Stored dataset items:

- - - - - - -

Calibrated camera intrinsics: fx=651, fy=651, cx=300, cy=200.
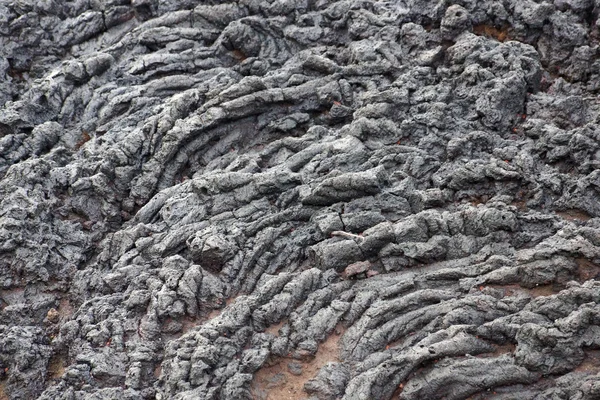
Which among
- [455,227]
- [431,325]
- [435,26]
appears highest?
[435,26]

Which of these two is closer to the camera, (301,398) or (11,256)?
(301,398)

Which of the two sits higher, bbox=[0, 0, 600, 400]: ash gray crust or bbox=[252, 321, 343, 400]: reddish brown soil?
bbox=[0, 0, 600, 400]: ash gray crust

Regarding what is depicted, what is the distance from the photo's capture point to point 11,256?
19.8 m

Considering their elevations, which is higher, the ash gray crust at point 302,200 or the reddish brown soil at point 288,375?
the ash gray crust at point 302,200

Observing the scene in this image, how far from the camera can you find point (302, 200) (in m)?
18.9

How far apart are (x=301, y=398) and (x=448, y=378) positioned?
3504 millimetres

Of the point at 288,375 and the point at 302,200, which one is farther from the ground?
the point at 302,200

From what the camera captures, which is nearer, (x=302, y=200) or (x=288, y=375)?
(x=288, y=375)

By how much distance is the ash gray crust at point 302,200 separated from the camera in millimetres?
15727

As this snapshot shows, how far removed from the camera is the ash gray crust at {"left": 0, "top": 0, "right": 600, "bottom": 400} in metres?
15.7

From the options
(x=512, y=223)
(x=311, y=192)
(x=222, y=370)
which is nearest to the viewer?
(x=222, y=370)

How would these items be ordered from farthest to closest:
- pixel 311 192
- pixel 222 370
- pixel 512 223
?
pixel 311 192, pixel 512 223, pixel 222 370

- - - - - - -

-- Exercise description --
Write out everything in the data from the line containing "Regarding what is" down to the end, both ends included, with no changes.

-- Solution to this task --
Regarding what is depicted, what is the distance from the photo's capture point to point 11,256?
19.8 m

Considering their elevations, which is higher, the ash gray crust at point 302,200 or the reddish brown soil at point 288,375?
the ash gray crust at point 302,200

Observing the scene in this image, how far from the camera can you find point (302, 200) (in m)?
18.9

How far apart are (x=301, y=398) and (x=448, y=378) positioned?
3504 millimetres

Of the point at 288,375 and the point at 302,200, which one is farther from the ground?
the point at 302,200

From what the camera captures, which is nearer, (x=302, y=200) or (x=288, y=375)?
(x=288, y=375)

By how much distance is the ash gray crust at point 302,200 separated from the camera in millimetres?
15727

As this snapshot shows, how far removed from the camera is the ash gray crust at {"left": 0, "top": 0, "right": 600, "bottom": 400} in metres?
15.7

From the options
(x=512, y=223)
(x=311, y=192)
(x=222, y=370)
which is nearest to the viewer?
(x=222, y=370)

How would these items be ordered from farthest to closest:
- pixel 311 192
- pixel 222 370
- pixel 512 223
?
pixel 311 192, pixel 512 223, pixel 222 370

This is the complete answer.